Niger : les risques économiques du plafonnement des loyers à Niamey
Une mesure politique aux conséquences imprévisibles pour le marché immobilier nigérien
Le gouvernement nigérien a récemment instauré un décret visant à encadrer les loyers dans la capitale, Niamey, en les limitant entre 15 000 et 80 000 FCFA. Si cette initiative vise à répondre aux attentes des ménages à revenus modestes, elle soulève de sérieuses interrogations quant à ses répercussions sur l’équilibre du secteur immobilier. En cherchant à rendre le logement plus accessible, l’exécutif s’expose à des effets pervers qui pourraient aggraver la crise du logement au lieu de l’atténuer.
Un objectif louable, mais des méthodes contestables
Les autorités justifient cette décision par la volonté de lutter contre la spéculation immobilière et de faire cesser les augmentations jugées excessives. Cependant, l’histoire économique démontre que le contrôle arbitraire des prix, lorsqu’il est imposé sans concertation avec les acteurs du marché, aboutit rarement aux résultats escomptés. Dans le cas présent, le risque est grand de créer une situation où l’offre de logements se raréfie davantage, au détriment des populations que le décret prétend protéger.
Les mécanismes économiques mis à mal par cette politique
Le fonctionnement du marché immobilier repose sur des principes intangibles : l’offre et la demande déterminent les prix. Lorsque le nombre de logements disponibles est insuffisant, les loyers augmentent naturellement. Pour y remédier durablement, la seule solution consiste à stimuler la construction, et non à brider artificiellement les tarifs.
Le décret nigérien présente trois risques majeurs pour l’immobilier local :
- Un désengagement des investisseurs privés : Pourquoi un promoteur immobilier engagerait-il des fonds colossaux dans un projet si les loyers plafonnés l’empêchent de rentabiliser son investissement ? La réponse est simple : il ne le fera pas. Les projets de construction risquent de s’interrompre, privant ainsi le marché de nouveaux logements.
- Une dégradation accélérée du parc existant : Avec des revenus locatifs réduits, les propriétaires n’auront ni les moyens ni l’incitation à entretenir leurs biens. Les toitures non réparées, les peintures écaillées et les installations vétustes deviendront monnaie courante, transformant des logements autrefois décents en habitats insalubres.
- L’émergence d’un marché parallèle : Face à la rareté des logements et au plafonnement des prix, des pratiques illégales risquent de se généraliser. Les candidats locataires pourraient être contraints de verser des compléments de loyer illicites pour obtenir un logement, un phénomène déjà observé dans d’autres pays ayant adopté des mesures similaires.
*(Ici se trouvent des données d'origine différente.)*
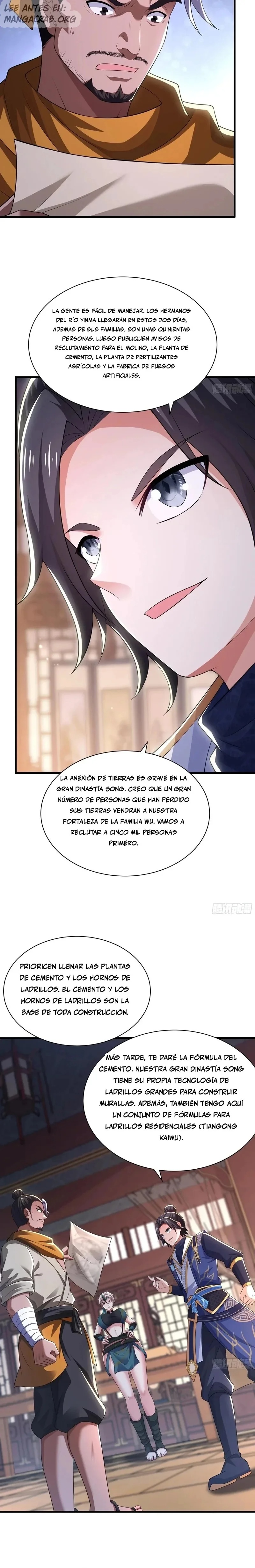 Renazco y Conquisto Bellezas En El Pasado Capitulo 76 página 21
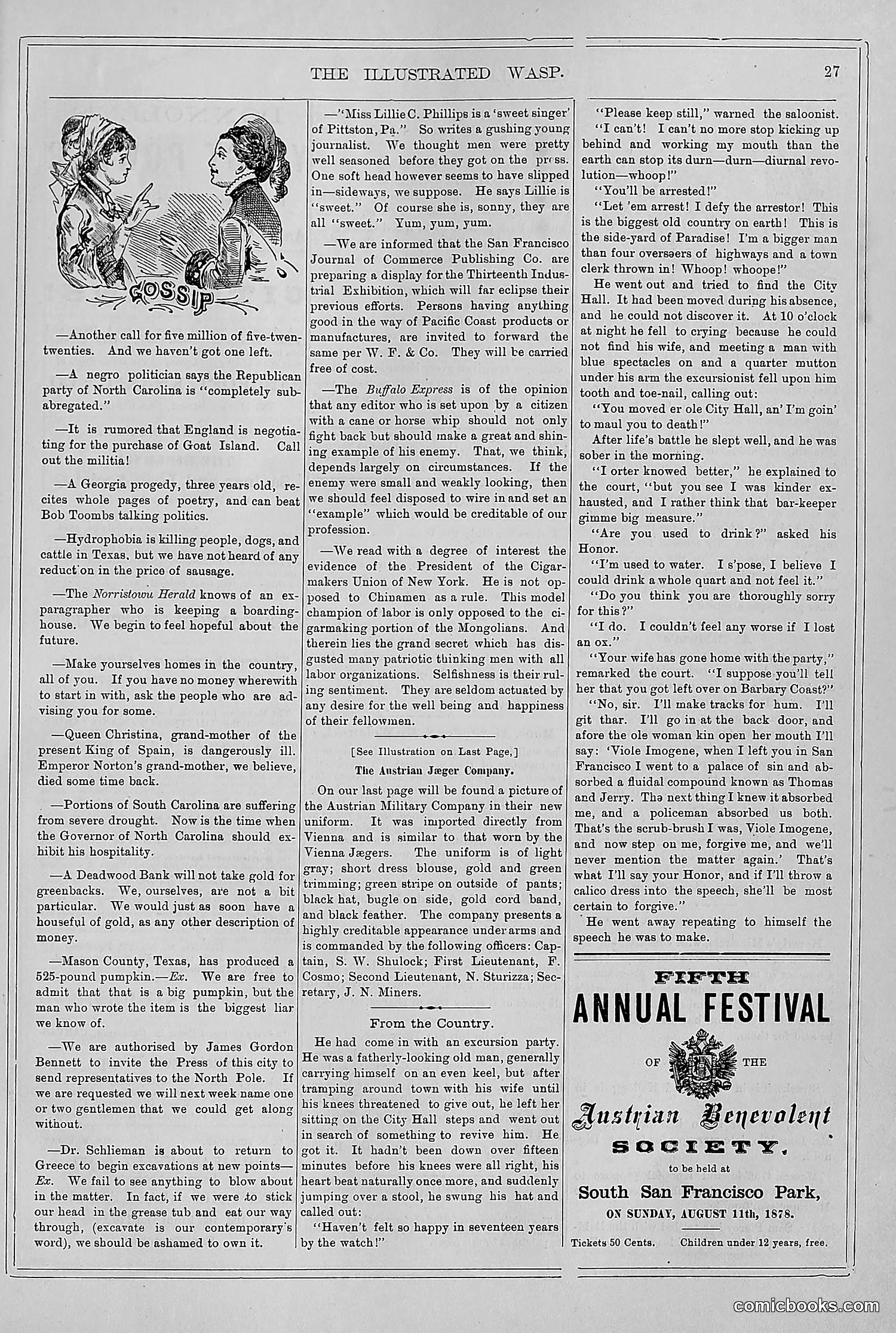 The Wasp — 1878 — page 34 of 364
Un État incapable de prendre le relais
Pour que le blocage des loyers produise des effets positifs, il faudrait que l’État nigérien dispose des ressources nécessaires pour construire massivement des logements sociaux. Or, dans un contexte économique déjà fragilisé par des tensions politiques et une réduction des aides internationales, un tel engagement financier relève de l’utopie. Les caisses de l’État, déjà sous pression, ne peuvent compenser le retrait du secteur privé.
Par ailleurs, cette politique envoie un signal alarmant aux institutions financières locales. Moins de projets immobiliers signifie moins de prêts accordés, ce qui freine l’ensemble de l’économie, des fournisseurs de matériaux de construction aux artisans des quartiers.
Une décision aux antipodes des réalités économiques
En définitive, cette mesure s’apparente à une solution de court terme, conçue pour séduire l’opinion publique en période de transition politique. Pourtant, en s’attaquant aux symptômes plutôt qu’aux causes profondes de la crise du logement, le gouvernement nigérien risque de transformer une difficulté passagère en un problème structurel.
Plutôt que de sanctionner les propriétaires et de décourager les investisseurs, une approche plus durable consisterait à faciliter l’accès au crédit immobilier, à simplifier les démarches administratives et à encourager les partenariats public-privé pour accélérer la construction de logements abordables. Sans quoi, les Nigériens pourraient bientôt découvrir que le remède proposé est bien plus douloureux que le mal qu’il prétendait guérir.